_Instruction:_ Which rows below contain the word "building", with case taken into account? Copy out each of those rows in full.

_Data entries:_
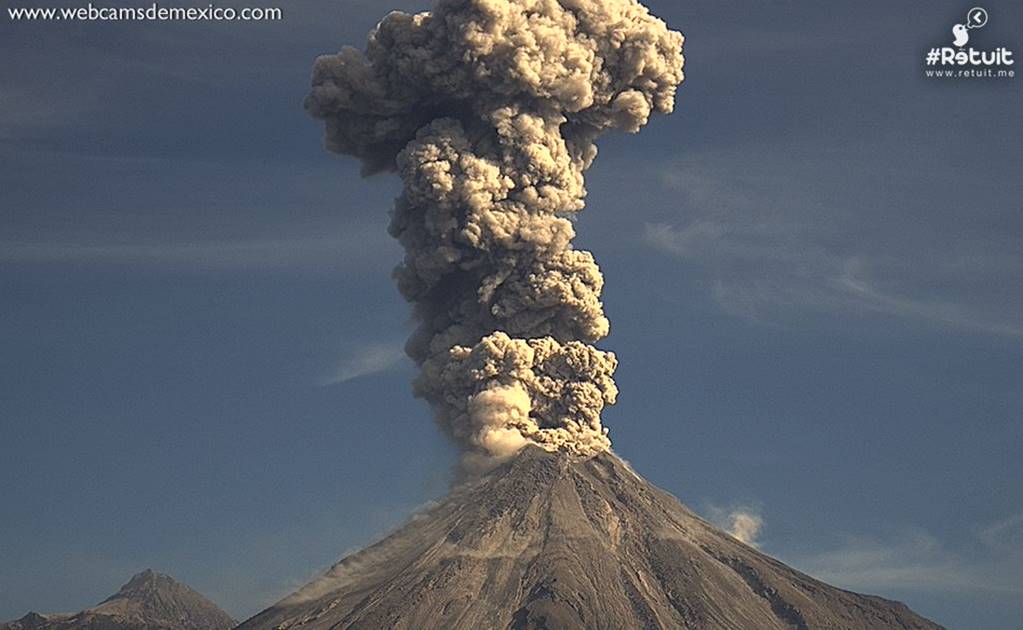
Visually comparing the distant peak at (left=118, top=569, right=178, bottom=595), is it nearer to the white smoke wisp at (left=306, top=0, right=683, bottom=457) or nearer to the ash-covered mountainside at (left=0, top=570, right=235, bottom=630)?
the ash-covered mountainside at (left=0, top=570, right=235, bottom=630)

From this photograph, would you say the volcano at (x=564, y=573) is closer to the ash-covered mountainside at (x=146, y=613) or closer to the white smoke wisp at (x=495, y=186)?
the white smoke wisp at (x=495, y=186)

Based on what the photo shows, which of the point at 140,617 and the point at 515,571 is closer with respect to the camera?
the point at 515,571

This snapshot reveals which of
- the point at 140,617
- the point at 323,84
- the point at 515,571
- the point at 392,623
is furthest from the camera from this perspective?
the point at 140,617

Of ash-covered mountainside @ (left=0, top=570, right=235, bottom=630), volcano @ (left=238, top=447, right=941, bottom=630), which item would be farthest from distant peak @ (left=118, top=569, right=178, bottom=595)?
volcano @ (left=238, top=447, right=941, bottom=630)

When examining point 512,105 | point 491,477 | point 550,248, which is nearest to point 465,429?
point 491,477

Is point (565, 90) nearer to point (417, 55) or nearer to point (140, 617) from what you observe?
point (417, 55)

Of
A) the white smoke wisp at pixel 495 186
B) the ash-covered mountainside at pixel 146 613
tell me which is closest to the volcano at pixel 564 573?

...

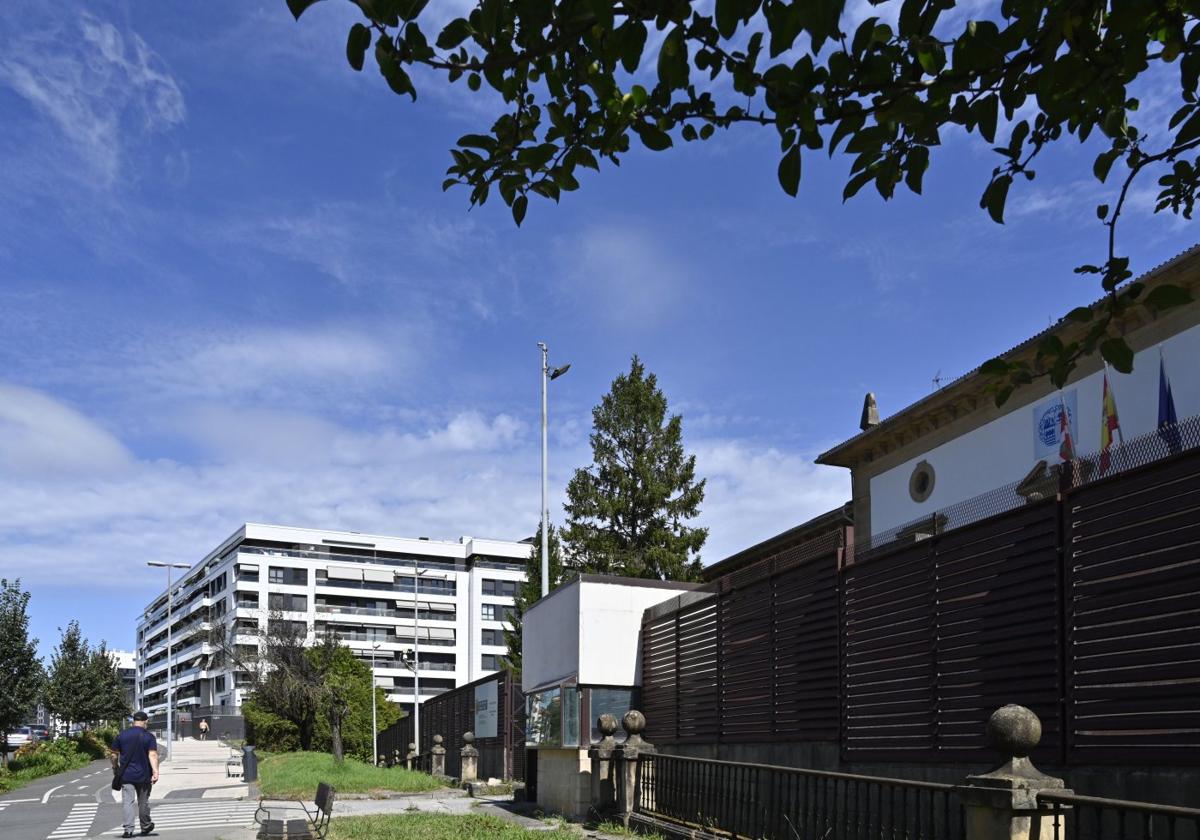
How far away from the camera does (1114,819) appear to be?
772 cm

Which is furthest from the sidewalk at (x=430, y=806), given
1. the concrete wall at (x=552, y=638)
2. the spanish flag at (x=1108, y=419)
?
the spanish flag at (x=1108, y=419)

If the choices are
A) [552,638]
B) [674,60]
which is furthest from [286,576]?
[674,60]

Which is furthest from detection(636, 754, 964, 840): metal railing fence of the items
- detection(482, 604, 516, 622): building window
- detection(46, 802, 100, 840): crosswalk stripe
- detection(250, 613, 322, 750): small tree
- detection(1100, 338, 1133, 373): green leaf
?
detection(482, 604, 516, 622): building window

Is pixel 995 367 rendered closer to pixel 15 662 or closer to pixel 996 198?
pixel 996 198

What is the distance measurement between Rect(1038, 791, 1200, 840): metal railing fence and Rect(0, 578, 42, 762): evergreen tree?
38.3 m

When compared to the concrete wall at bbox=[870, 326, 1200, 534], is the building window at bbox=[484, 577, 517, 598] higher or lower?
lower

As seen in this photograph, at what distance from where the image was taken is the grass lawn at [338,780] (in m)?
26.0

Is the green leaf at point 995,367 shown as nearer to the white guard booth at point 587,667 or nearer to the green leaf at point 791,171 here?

...

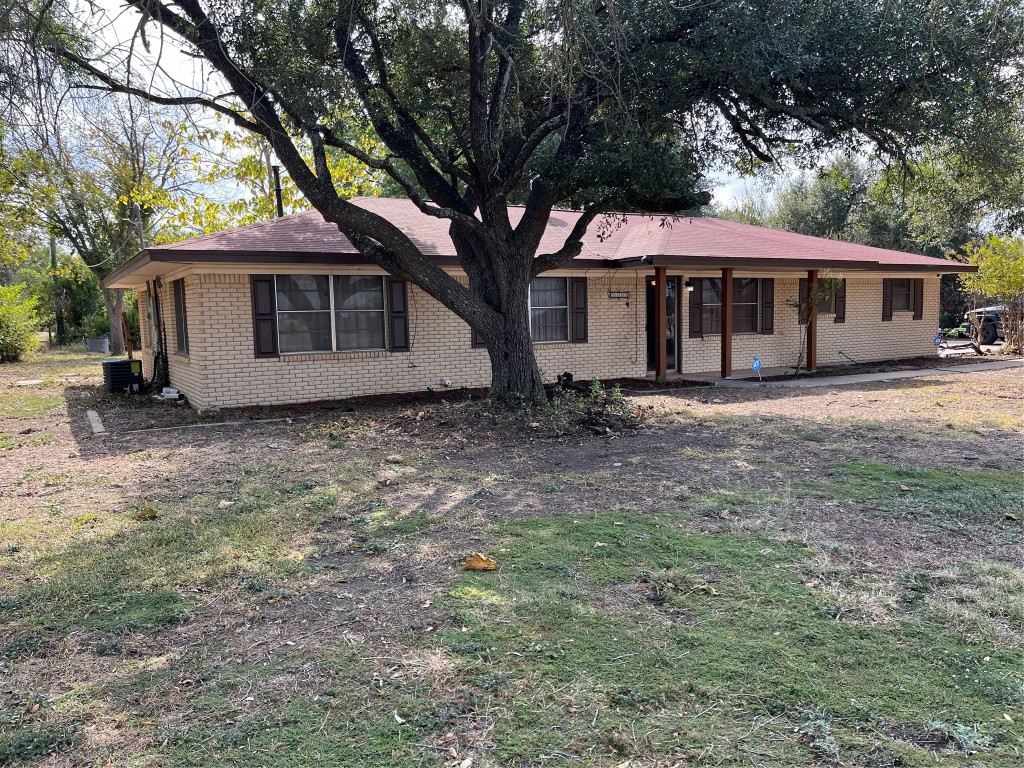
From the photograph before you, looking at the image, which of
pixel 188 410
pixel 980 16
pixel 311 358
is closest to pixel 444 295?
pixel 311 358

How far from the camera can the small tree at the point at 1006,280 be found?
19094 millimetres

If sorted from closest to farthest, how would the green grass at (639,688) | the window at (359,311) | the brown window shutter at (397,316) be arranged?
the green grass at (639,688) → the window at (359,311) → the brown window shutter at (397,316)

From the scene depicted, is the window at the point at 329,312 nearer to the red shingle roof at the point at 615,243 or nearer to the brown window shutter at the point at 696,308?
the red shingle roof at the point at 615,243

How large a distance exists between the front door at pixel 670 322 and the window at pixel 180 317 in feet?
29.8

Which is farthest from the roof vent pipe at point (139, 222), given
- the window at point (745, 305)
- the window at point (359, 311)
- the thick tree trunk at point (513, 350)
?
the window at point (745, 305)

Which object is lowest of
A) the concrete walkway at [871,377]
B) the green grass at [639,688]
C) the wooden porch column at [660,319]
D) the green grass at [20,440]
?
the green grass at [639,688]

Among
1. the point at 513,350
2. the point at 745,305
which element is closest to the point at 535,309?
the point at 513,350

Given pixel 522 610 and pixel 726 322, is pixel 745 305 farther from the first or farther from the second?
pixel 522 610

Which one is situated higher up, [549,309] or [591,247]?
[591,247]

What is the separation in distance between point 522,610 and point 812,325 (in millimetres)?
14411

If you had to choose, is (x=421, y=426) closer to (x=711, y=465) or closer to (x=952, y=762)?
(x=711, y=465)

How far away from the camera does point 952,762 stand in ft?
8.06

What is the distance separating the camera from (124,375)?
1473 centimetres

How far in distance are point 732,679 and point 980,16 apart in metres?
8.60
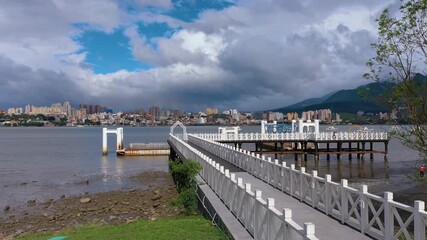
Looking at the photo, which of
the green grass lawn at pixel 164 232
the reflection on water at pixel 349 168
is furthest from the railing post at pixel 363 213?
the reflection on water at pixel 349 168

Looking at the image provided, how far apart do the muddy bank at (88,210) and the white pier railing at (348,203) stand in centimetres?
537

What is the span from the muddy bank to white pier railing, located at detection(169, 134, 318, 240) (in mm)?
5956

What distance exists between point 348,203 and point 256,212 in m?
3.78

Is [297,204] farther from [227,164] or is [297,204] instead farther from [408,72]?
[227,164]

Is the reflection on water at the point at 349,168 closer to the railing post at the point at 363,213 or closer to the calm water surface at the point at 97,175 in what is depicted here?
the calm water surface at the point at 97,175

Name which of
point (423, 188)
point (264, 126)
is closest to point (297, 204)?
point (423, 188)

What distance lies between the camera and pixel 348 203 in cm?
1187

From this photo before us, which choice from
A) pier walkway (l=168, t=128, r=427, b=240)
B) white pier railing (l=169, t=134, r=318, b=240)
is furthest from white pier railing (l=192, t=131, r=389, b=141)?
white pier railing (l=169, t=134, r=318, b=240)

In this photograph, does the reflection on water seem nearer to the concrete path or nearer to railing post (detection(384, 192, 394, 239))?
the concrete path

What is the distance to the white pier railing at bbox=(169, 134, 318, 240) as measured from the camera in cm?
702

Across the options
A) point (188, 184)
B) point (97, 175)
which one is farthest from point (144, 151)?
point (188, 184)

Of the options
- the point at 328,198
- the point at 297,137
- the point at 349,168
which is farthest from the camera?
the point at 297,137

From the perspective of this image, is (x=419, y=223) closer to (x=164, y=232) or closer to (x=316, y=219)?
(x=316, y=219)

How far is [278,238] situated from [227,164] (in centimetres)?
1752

_Solution:_
- detection(482, 604, 516, 622): building window
detection(482, 604, 516, 622): building window
When compared to the concrete wall at bbox=[870, 326, 1200, 534], is the building window at bbox=[484, 577, 517, 598] higher or lower?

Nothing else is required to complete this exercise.